Why the author didn't just code the characters in hex I have no idea...  

That program actually did tend to reset the mouse, but then it stopped working (probably during an X upgrade).  Then after another upgrade switching consoles didn't work either.  At that point I gave up and bypassed the KVM for the mouse - I never had problems with the keyboard/monitor and it isn't too bad having two mice on my desk.

I am currently running 2.6.2 with XF 4.3.0.  I just got a brand new wireless optical and I figured I'd give the KVM another try.  Sure enough it didn't work, and the discussion on this forum strongly resembles the discussions on the forums a year or two ago when I first got the switch...

I think that along the way somebody noticed an extra mouse reset on the virtual console switching code and figured "hey, the VC doesn't affect the mouse, I can shave off three lines of code by not resetting the mouse every time"...

I don't know much about the mouse hardware.  Maybe this is just a three line kernel patch to fix...

----------

## rich0

After doing some searching, I found that using the module option proto=bare on the psmouse kernel input device module fixes the problem, but disables the mouse wheel.

Some folks aparently have had some luck with the kernel module option resetafter=1, but that didn't help me at all.

In theory you don't need psmouse compiled as a module - I think psmouse_proto=bare should also work as a kernel boot option.

Hopefully this will help someone else.

I'm sure I'll keep hacking away at it, but I'll live without the wheel for now...

----------

## phunni

Please elaborate.  I'm not using a kernel module for the mouse at all as far as I'm aware.  How would I go about trying this?

----------

## Xiderpunk

Same problems as mentioned here with a Belkin Omni-Cube 2-Port.
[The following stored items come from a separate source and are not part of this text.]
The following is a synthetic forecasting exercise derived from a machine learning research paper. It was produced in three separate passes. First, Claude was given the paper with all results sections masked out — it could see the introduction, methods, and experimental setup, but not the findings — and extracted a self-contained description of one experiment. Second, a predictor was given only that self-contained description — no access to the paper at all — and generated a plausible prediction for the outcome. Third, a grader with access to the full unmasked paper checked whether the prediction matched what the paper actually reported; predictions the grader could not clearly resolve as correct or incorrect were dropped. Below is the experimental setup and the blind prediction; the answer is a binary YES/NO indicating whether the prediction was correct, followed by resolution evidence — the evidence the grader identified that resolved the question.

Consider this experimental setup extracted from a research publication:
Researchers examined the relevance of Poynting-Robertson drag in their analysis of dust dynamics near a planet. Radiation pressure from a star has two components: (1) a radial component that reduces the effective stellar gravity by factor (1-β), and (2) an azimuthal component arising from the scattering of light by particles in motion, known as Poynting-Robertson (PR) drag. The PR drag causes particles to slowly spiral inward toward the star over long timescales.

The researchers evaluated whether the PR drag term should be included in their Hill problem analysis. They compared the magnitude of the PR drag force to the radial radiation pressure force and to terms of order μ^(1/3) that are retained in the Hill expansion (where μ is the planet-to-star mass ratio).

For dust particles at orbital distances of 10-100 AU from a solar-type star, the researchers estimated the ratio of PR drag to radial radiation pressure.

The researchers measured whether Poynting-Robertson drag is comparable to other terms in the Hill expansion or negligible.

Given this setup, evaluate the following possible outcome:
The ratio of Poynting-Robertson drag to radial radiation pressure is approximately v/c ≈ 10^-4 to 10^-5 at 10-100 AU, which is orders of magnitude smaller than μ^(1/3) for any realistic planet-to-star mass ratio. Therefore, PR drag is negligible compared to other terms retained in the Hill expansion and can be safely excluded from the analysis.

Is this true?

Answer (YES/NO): YES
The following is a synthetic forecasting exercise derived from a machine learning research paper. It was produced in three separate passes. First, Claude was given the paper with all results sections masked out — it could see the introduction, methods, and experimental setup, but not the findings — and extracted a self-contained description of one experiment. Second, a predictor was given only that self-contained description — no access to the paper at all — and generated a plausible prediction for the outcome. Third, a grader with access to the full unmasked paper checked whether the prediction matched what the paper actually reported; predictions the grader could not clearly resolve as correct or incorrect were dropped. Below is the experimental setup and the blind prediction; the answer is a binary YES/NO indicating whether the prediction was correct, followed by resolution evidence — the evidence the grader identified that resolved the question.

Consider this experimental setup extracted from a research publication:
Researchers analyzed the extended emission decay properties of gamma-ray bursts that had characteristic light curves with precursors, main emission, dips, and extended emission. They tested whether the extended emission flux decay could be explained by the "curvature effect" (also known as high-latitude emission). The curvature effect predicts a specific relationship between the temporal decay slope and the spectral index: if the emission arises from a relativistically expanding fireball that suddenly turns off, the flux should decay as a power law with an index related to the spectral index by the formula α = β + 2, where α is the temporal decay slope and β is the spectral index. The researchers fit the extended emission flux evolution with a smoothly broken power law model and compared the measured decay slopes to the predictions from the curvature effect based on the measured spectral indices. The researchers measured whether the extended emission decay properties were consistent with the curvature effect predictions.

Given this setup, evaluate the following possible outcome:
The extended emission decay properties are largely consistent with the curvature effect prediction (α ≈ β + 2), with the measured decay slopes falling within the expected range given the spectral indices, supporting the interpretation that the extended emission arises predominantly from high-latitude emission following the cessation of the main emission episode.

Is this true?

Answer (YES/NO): NO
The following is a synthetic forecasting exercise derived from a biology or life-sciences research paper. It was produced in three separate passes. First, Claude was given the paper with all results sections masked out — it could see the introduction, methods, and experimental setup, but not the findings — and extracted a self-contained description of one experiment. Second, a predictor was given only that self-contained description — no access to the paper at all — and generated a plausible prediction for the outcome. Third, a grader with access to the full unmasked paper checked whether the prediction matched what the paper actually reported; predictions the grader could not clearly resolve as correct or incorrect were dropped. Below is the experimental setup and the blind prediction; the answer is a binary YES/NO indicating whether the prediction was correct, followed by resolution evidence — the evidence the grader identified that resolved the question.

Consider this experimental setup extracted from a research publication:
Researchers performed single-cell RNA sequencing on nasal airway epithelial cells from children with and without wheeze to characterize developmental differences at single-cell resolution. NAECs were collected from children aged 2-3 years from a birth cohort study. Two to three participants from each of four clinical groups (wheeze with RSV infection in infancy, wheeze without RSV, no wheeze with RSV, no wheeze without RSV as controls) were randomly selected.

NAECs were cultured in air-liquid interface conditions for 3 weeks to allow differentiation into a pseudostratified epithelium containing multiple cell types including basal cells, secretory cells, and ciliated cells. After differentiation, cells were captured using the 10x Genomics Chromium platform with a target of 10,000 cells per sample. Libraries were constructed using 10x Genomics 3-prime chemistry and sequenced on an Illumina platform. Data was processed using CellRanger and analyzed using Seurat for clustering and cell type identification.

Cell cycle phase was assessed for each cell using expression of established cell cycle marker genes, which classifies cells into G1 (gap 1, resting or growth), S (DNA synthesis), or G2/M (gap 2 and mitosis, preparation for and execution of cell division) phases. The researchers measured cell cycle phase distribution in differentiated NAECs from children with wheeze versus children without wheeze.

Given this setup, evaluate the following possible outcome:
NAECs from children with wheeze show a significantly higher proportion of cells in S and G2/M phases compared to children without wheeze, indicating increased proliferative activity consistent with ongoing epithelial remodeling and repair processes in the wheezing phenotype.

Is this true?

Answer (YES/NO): YES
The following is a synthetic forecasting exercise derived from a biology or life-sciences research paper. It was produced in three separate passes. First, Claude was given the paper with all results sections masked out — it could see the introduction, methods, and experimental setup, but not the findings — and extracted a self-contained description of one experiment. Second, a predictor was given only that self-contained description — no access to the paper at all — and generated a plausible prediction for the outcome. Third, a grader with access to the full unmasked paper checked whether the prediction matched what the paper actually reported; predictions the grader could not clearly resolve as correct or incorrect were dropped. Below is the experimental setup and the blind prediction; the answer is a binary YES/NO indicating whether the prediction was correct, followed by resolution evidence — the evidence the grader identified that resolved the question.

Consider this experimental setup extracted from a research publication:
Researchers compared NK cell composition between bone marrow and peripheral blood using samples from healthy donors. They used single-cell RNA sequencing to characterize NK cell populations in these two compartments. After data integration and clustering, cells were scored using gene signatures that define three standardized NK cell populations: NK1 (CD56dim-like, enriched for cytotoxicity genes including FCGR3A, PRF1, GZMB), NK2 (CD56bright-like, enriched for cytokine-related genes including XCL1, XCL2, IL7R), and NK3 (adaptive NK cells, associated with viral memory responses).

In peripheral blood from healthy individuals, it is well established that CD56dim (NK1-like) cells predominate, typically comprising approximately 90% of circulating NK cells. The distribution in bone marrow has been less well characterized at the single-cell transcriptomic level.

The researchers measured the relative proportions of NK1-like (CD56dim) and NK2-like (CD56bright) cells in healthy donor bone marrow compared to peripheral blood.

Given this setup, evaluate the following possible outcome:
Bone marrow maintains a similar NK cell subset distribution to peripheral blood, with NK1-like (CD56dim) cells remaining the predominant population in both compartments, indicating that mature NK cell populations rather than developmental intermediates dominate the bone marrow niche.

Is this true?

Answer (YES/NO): NO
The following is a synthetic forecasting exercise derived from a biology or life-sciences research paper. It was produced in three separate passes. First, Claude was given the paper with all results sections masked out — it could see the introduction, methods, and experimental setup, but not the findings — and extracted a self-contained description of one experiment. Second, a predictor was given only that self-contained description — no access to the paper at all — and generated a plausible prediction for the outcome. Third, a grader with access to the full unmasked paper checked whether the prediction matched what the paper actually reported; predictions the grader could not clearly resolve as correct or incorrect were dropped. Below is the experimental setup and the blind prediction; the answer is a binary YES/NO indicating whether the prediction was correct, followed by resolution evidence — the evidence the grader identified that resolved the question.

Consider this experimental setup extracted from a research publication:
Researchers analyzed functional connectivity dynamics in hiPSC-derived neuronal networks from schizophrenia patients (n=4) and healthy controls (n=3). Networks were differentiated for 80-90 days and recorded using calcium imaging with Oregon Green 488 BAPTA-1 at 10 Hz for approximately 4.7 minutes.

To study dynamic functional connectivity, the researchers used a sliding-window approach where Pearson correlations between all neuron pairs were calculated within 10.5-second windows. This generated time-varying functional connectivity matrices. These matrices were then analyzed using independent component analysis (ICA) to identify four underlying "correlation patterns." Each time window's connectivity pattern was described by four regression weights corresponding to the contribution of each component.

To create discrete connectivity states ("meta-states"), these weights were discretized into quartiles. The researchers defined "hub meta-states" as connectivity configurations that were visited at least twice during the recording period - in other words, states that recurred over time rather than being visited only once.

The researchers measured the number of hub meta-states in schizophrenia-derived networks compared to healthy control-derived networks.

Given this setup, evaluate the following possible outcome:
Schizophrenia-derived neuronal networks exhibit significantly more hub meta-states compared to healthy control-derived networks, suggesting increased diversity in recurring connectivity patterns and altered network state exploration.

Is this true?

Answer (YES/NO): NO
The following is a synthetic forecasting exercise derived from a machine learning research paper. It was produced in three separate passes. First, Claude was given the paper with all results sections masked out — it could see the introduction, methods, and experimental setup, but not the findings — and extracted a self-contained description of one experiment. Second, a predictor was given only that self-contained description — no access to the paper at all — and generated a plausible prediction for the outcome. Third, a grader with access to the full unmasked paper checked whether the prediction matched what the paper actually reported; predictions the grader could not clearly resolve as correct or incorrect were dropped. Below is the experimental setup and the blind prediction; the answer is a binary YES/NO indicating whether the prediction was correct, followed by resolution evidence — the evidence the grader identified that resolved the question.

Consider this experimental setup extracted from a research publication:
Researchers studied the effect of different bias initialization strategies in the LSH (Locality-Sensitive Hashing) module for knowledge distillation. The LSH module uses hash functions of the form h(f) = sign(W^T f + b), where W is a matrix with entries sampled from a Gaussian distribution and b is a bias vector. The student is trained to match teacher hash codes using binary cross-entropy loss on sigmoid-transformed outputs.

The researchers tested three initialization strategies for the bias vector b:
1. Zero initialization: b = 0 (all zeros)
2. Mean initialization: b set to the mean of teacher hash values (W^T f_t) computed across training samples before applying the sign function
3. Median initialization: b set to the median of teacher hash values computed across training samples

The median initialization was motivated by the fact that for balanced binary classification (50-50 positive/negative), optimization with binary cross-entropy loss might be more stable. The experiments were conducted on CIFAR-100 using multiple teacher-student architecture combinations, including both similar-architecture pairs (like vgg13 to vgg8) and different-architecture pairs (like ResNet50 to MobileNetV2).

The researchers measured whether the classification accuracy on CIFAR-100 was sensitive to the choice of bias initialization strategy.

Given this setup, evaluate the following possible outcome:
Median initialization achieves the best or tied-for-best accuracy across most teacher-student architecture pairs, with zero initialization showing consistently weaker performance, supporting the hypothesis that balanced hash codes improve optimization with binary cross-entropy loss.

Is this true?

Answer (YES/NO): NO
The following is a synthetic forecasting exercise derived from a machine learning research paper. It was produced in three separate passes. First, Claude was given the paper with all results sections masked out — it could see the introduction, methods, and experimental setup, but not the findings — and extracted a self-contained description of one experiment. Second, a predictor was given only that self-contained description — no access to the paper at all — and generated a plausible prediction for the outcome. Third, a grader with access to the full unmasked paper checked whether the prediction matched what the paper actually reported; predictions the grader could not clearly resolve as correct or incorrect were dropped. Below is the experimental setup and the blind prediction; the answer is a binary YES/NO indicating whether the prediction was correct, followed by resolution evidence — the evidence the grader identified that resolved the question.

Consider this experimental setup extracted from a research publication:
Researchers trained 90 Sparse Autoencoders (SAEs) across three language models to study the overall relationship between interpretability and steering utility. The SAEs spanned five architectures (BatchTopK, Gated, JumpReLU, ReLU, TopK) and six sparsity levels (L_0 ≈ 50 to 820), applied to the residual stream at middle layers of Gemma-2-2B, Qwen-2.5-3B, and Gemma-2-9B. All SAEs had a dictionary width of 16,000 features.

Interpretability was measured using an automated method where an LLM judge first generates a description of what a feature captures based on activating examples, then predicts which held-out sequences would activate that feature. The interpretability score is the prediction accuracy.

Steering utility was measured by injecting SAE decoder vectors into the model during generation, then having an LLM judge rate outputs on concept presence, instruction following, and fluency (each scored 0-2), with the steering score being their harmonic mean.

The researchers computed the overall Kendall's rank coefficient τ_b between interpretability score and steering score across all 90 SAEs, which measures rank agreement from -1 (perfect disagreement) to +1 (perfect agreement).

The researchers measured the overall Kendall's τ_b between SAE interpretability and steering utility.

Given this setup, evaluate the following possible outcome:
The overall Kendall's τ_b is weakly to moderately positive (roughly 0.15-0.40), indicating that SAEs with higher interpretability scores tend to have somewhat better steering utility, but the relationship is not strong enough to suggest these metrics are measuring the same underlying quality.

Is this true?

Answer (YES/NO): YES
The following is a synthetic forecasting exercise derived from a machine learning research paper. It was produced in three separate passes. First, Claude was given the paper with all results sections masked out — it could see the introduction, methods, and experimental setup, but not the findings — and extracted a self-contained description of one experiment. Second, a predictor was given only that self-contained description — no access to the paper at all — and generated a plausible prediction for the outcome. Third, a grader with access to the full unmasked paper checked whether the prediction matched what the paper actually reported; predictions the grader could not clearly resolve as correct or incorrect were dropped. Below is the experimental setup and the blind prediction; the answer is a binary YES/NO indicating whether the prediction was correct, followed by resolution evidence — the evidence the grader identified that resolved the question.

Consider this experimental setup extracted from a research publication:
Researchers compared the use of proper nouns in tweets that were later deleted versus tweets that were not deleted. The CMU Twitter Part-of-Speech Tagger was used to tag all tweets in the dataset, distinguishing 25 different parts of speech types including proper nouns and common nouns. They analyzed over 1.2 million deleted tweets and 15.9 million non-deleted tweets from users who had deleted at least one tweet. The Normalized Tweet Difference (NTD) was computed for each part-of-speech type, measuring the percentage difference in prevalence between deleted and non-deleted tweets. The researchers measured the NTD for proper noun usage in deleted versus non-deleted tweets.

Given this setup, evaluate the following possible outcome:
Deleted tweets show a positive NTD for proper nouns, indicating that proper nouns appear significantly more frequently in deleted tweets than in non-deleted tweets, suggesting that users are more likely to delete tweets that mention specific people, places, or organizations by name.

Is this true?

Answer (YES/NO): NO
As above the only 'fix' I have found is to unplug the mouse from the cube, wait a couple of seconds then plug it back in. 

Definately not ideal..   :Sad: 

----------

## rich0

 *Quote:*   

> Please elaborate. I'm not using a kernel module for the mouse at all as far as I'm aware. How would I go about trying this?

 

Note that these instructions should work for 2.6.2, and probably some of the 2.6 series, but I don't know when exactly the option made it into the kernel so you might not be able to do it under 2.4.  (I'm using 2.6.2-gentoo - it is almost seamless to get it working so you should try it if you aren't running it already unless you have really exotic hardware.  Search the forums for tips on the upgrade.)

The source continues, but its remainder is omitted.